› Por Fernando Bogado
Los cruces entre ficción y realidad son muchos, y hasta podríamos decir que son el verdadero trasfondo de lo que se ha llamado literatura fantástica o una de sus particulares variantes, la ciencia ficción. Ricardo Piglia considera, por ejemplo, que la estructura de uno de los cuentos clásicos de Borges, “Tlön, Uqbar, Orbis Tertius”, está funcionando detrás de una de las mejores novelas de Philip K. Dick, El hombre en el castillo. “El mundo será Tlön”, sí, o nuestro mundo no sería otra cosa que una ficción dentro de otra ficción en donde los Aliados perdieron la guerra. En definitiva, la realidad no es otra cosa que una forma más de esa elaborada mentira que es la literatura. Y Marcelo Figueras, en El rey de los espinos, se permite plantear eso: una elaborada novela que busca interpelar a esa historia que llamamos “realidad”.
Alimentada tanto por la lógica de la novela de aventuras como por la de la historieta, parte de la descripción de un mundo que posee claves que sólo podemos interpretar como parte de un desencantado realismo que es, también, una observación de la sociedad en la que vivimos, en donde los niños son víctimas del mundo construido por las crisis económicas y políticas y, también, son criminalizados por la mirada de aquellos que han nacido en otro espacio (Milo, por más noble que sean sus intenciones, carga con el pesado juicio de los demás que lo identifican como un “pibe chorro” por su apariencia física). En ese mundo, la “mano dura” toma la forma concreta de una organización, la OFAC (“Oh fuck!”, como bautiza de manera onomatopéyica la historia), que es la supuesta responsable de mantener un orden mediante el puro ejercicio de la represión y que, al mismo tiempo, aparece como la responsable de muchos crímenes impunes.

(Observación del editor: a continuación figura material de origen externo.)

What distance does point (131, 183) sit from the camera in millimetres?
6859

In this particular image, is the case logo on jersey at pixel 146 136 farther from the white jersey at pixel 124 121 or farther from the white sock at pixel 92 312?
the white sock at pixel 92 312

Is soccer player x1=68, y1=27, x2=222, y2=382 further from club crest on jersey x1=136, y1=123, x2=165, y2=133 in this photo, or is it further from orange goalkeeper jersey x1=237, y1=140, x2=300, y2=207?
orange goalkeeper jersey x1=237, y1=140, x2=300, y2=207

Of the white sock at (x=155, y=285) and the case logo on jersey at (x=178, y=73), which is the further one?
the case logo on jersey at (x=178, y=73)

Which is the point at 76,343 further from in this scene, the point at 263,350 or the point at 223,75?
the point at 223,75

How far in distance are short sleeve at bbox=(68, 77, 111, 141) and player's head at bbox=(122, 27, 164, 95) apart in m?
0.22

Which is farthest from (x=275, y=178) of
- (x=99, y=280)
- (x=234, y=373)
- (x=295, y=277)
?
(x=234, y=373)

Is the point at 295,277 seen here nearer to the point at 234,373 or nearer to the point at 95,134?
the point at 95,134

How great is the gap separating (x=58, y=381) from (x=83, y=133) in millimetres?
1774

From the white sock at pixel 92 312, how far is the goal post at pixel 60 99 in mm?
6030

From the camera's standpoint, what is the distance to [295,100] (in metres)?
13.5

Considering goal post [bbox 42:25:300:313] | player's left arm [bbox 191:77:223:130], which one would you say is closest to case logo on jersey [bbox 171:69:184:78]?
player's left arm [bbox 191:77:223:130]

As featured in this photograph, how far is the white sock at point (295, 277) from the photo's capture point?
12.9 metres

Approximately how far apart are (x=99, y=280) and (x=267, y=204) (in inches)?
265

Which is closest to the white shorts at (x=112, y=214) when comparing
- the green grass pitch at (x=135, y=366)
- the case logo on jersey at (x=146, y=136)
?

Los cuatro personajes que aparecen al comienzo del texto para despedir al Autor se encargarán de ayudar a Milo y al Baba (la destreza física y heroica de uno, la inteligencia del otro) tanto en su enfrentamiento contra la OFAC como en el rescate de las hijas del Autor, en una clara referencia a los funestos sucesos que cerraron la vida de Héctor G. Oesterheld y sus hijas.

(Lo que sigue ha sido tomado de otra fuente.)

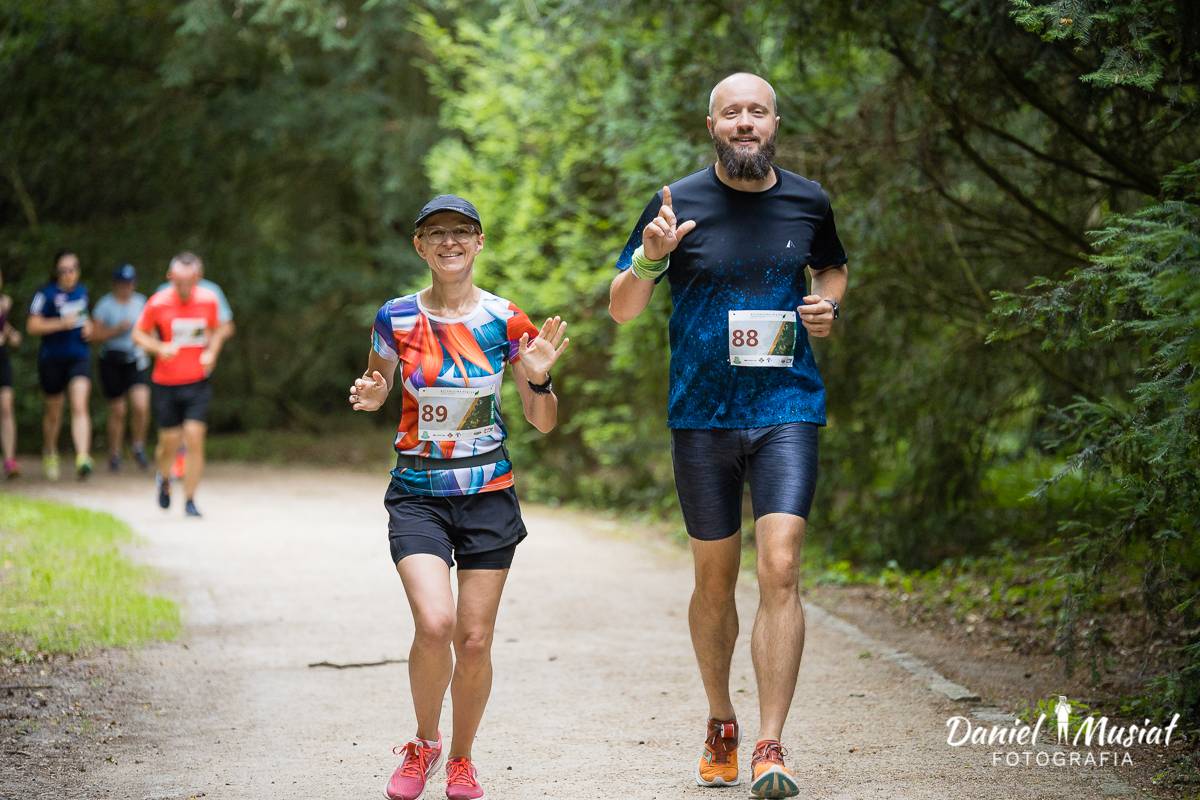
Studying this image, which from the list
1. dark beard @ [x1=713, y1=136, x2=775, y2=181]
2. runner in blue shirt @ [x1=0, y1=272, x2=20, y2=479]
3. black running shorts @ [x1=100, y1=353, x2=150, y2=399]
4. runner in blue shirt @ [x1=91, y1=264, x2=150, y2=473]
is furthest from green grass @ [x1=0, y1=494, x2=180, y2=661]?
black running shorts @ [x1=100, y1=353, x2=150, y2=399]

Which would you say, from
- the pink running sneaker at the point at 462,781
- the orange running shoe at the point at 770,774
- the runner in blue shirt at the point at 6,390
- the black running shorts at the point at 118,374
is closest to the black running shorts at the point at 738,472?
the orange running shoe at the point at 770,774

Parece raro afirmarlo, paradójico, pero la novela de Figueras tiene un claro objetivo: ser leída. Apelando a un estilo que combina con éxito el despliegue propio de una escritura volcada a lo épico y que también demuestra las habilidades desarrolladas en la escritura de otros géneros o para otros medios, como la periodística o la cinematográfica, El rey de los espinos se permite también jugar con la lógica de algunos personajes para depositar un giro que renueve y contemporice los cerrados modelos del héroe de aventuras. Según Figueras, “la novela toma personajes clásicos de los relatos de género: el caballero medieval, el pirata, el vampiro, el explorador del futuro. Pero los pone de cabeza, oponiéndolos a sus encarnaciones más clásicas. El caballero medieval es árabe y le gustan los hombres. El pirata, de sangre vietnamita, es un adicto al opio. El vampiro no responde a los parámetros de la mitología europea sino a los de la maya (es guatemalteco). Y el explorador del futuro no se parece a Flash Gordon sino a Toro Sentado, porque desciende de los pueblos originarios de la América del Norte”.
Extensa, ágil, dinámica, política (sin llegar a ser un manifiesto), detrás de esta historia Marcelo Figueras busca rendir tributo a la literatura de aventuras y, al mismo tiempo, depositar un mensaje de esperanza de cambio que no cae en un comentario patético sino que apela especialmente al único lector que busca cautivar totalmente, al que quiere convencer, al que flota en su cabeza a la hora de pensar su novela: el adolescente, el joven lector que entra por el lado de la aventura ficcional y sale por el costado de lo político. Y es que en última instancia eso es lo que pesa a la hora de pensar la relación entre ficción y realidad: cambiar a las dos puede ser el tema de alguna que otra aventura por venir.